_Extrait sélectionné_:
○ ○ ○
La crise Covid a déjà eu un impact massif sur l’assurance maladie avec un surplus de dépenses évalué à 9Mrds€ et un déficit prévisionnel de 31Mrds€ en 2020, du jamais vu dans l’histoire de la sécurité sociale. En même temps, les deuxièmes financeurs assurantiels en santé, les organismes complémentaires d’assurance maladie, dits OCAM (mutuelles, assureurs à but lucratif et institut de prévoyance), ont vu leurs dépenses baisser officiellement de 2,2Mrds€ sans baisse de revenus, soit un gain net.

Une telle discordance d’impact sur les deux financeurs aurait mérité réflexion et action sur l’architecture du financement de la santé en France, dont la crise Covid n’a fait que révéler les failles pour les assurés et la situation de rente pour les assureurs privés.

La taxe Covid sur les contrats d’assurance, décidée par le Ministère de la santé, est une double peine pour les assurés et un signe d’absence de volonté politique de mener à bien la réforme du financement de la santé, pourtant urgente, simple à réaliser et à fort impact sur le bien commun.

 

Un financement complémentaire inefficace, coûteux et qui creuse les inégalités

Outre l’impact financier de la crise sur les assureurs privés, il est remarquable de constater leur inaction dans la gestion du risque Covid. Le secteur est quasiment absent de toute prise en charge sur le plan préventif et curatif. En tant que financeur de deuxième niveau de presque tous les soins, l’assureur privé complémentaire ne gère que des flux financiers et n’a aucun intérêt ni aucune incitation à s’immiscer dans la gestion du risque.

Le vrai risque sanitaire est pris en charge et géré par l’assurance maladie, la crise Covid l’a bien confirmé.
○ ○ ○
_Données affichées_:

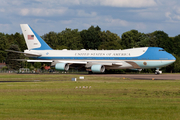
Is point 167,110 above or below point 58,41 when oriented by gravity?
below

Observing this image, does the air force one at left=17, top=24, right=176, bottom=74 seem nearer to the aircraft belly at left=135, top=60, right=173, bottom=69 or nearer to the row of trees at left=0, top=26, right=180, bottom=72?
the aircraft belly at left=135, top=60, right=173, bottom=69

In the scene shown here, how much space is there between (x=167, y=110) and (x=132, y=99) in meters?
4.60

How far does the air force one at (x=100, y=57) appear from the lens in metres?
59.2

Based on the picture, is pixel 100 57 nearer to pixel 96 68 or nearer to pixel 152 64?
pixel 96 68

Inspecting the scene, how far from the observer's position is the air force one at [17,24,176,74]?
5925 cm

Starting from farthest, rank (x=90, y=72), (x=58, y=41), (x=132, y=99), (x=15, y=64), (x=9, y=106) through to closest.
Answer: (x=58, y=41) < (x=15, y=64) < (x=90, y=72) < (x=132, y=99) < (x=9, y=106)

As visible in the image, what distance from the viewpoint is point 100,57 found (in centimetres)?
6331

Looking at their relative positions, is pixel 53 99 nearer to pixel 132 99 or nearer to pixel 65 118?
pixel 132 99

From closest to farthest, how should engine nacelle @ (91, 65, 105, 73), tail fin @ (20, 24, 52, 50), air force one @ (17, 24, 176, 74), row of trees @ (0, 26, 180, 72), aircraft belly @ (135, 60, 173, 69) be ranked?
aircraft belly @ (135, 60, 173, 69), air force one @ (17, 24, 176, 74), engine nacelle @ (91, 65, 105, 73), tail fin @ (20, 24, 52, 50), row of trees @ (0, 26, 180, 72)

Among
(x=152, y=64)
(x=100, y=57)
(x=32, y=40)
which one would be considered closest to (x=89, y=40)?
(x=32, y=40)

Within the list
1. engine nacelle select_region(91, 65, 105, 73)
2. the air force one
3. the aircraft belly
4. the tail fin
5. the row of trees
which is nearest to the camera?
the aircraft belly

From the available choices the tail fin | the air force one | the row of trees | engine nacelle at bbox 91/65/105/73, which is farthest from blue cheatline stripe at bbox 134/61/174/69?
the row of trees

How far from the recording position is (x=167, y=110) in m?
18.0

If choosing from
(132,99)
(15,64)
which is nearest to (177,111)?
(132,99)
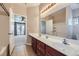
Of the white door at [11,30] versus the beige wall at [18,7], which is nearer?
the beige wall at [18,7]

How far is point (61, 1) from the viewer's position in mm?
1507

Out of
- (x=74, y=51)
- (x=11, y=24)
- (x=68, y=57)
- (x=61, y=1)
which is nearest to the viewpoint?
(x=74, y=51)

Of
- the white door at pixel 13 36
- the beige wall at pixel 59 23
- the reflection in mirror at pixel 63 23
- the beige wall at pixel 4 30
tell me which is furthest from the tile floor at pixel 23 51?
the beige wall at pixel 59 23

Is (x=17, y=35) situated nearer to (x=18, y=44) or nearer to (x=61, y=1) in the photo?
(x=18, y=44)

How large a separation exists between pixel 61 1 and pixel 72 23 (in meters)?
0.32

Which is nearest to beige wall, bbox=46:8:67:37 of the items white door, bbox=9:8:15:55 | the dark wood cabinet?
the dark wood cabinet

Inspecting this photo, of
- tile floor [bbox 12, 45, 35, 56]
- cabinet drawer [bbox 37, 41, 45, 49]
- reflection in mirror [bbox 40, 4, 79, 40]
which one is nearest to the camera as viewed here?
reflection in mirror [bbox 40, 4, 79, 40]

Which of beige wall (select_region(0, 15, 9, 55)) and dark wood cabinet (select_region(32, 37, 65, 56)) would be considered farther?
beige wall (select_region(0, 15, 9, 55))

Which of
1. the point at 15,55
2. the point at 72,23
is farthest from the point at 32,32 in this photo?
the point at 72,23

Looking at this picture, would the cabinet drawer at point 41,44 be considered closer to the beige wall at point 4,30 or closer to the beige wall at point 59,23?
the beige wall at point 59,23

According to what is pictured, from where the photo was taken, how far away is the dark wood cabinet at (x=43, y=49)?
155cm

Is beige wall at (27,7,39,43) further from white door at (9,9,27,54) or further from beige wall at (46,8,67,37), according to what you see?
beige wall at (46,8,67,37)

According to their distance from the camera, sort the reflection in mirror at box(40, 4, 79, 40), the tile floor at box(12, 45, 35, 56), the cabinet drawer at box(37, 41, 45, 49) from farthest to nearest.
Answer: the cabinet drawer at box(37, 41, 45, 49) < the tile floor at box(12, 45, 35, 56) < the reflection in mirror at box(40, 4, 79, 40)

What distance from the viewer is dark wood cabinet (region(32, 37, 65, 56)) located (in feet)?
5.09
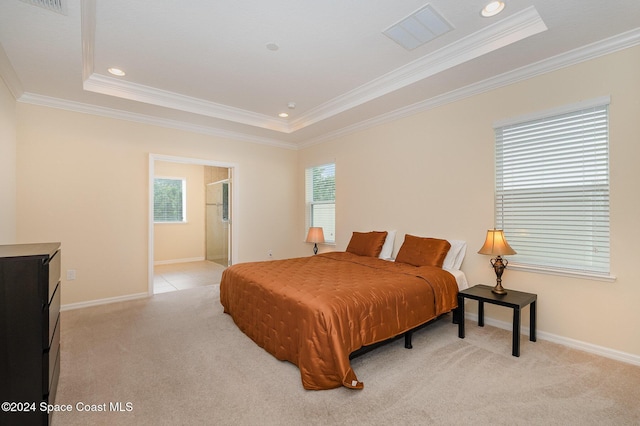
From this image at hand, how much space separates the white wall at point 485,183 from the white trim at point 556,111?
1.9 inches

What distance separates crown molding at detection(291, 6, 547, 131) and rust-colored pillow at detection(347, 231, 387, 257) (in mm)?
1827

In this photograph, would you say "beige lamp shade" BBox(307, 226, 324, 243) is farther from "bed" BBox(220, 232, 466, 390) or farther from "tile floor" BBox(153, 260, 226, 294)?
"tile floor" BBox(153, 260, 226, 294)

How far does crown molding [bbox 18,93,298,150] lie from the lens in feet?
12.0

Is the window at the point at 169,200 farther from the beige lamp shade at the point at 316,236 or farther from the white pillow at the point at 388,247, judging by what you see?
the white pillow at the point at 388,247

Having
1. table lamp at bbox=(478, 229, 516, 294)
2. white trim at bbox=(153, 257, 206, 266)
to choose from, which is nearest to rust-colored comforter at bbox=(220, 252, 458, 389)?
table lamp at bbox=(478, 229, 516, 294)

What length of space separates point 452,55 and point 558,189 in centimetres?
164

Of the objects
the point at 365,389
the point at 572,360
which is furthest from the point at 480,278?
the point at 365,389

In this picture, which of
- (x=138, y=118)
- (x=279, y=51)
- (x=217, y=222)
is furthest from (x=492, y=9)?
(x=217, y=222)

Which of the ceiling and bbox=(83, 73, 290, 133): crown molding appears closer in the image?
the ceiling

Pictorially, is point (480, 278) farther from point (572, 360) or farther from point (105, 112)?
point (105, 112)

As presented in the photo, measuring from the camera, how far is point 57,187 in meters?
3.77

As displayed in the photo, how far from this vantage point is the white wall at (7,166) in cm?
299

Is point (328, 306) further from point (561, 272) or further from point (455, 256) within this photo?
point (561, 272)

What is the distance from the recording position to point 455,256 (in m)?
3.47
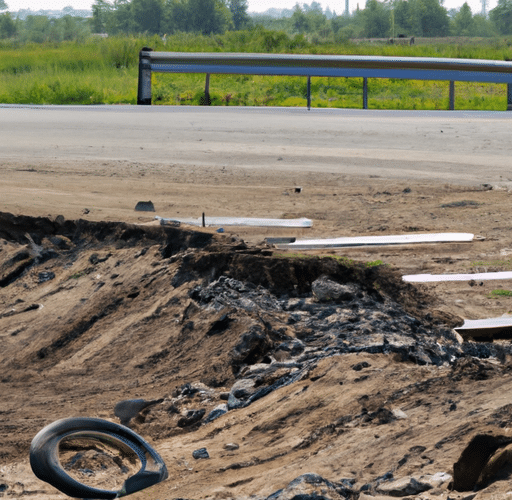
○ ○ ○
_Problème à traiter_: D'après l'extrait sélectionné, de combien les dépenses des organismes complémentaires d'assurance maladie ont-elles officiellement baissé pendant la crise Covid ?

_Résultat de l'exercice_: Elles ont officiellement baissé de 2,2Mrds€, sans baisse de revenus.